━━━━━ DATA SECTION ━━━━━

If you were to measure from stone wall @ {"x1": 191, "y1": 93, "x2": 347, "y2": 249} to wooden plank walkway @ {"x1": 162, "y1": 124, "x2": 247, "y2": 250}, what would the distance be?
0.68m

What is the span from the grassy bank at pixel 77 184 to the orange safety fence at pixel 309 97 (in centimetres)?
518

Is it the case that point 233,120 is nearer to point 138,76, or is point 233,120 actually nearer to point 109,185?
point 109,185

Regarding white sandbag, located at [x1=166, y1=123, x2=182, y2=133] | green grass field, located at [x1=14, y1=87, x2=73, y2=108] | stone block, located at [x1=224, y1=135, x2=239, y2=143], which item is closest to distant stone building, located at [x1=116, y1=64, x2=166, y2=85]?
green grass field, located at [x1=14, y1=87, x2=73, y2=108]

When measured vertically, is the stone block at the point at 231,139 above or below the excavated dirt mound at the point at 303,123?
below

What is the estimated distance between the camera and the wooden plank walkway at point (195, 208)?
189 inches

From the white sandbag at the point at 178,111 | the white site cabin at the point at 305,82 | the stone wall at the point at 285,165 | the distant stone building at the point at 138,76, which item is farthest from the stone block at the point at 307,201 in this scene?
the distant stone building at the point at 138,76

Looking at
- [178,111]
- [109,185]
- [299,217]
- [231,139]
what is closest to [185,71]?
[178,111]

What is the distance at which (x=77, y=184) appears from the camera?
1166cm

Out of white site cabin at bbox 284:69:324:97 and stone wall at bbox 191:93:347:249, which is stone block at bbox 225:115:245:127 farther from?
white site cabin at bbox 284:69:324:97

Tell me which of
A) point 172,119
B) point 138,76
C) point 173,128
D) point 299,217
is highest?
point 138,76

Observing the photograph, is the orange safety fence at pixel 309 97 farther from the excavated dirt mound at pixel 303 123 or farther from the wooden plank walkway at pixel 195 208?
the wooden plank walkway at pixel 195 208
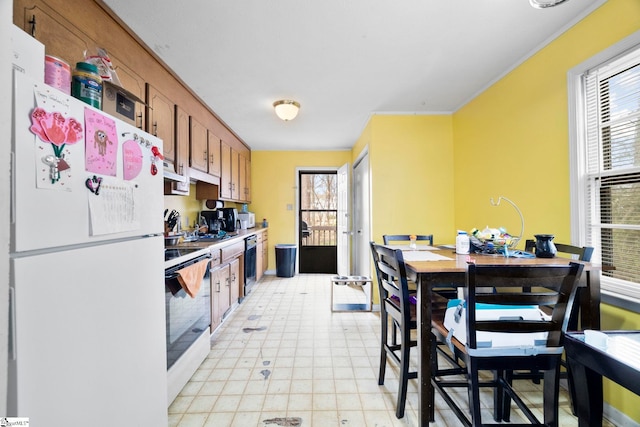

━━━━━

§ GIVEN REQUEST
Starting with the line containing "Observing the photograph, is" and going on through the end of the material, render each line as a row of a Markdown table with the columns Row and Line. Leave out blank lines and any pictures.

§ RESPONSE FOR THIS EXERCISE
| Row | Line |
|---|---|
| 1 | Observing the photograph, is the orange safety fence at pixel 309 97 farther from the excavated dirt mound at pixel 303 123 or farther from the wooden plank walkway at pixel 195 208? |
| 2 | the wooden plank walkway at pixel 195 208 |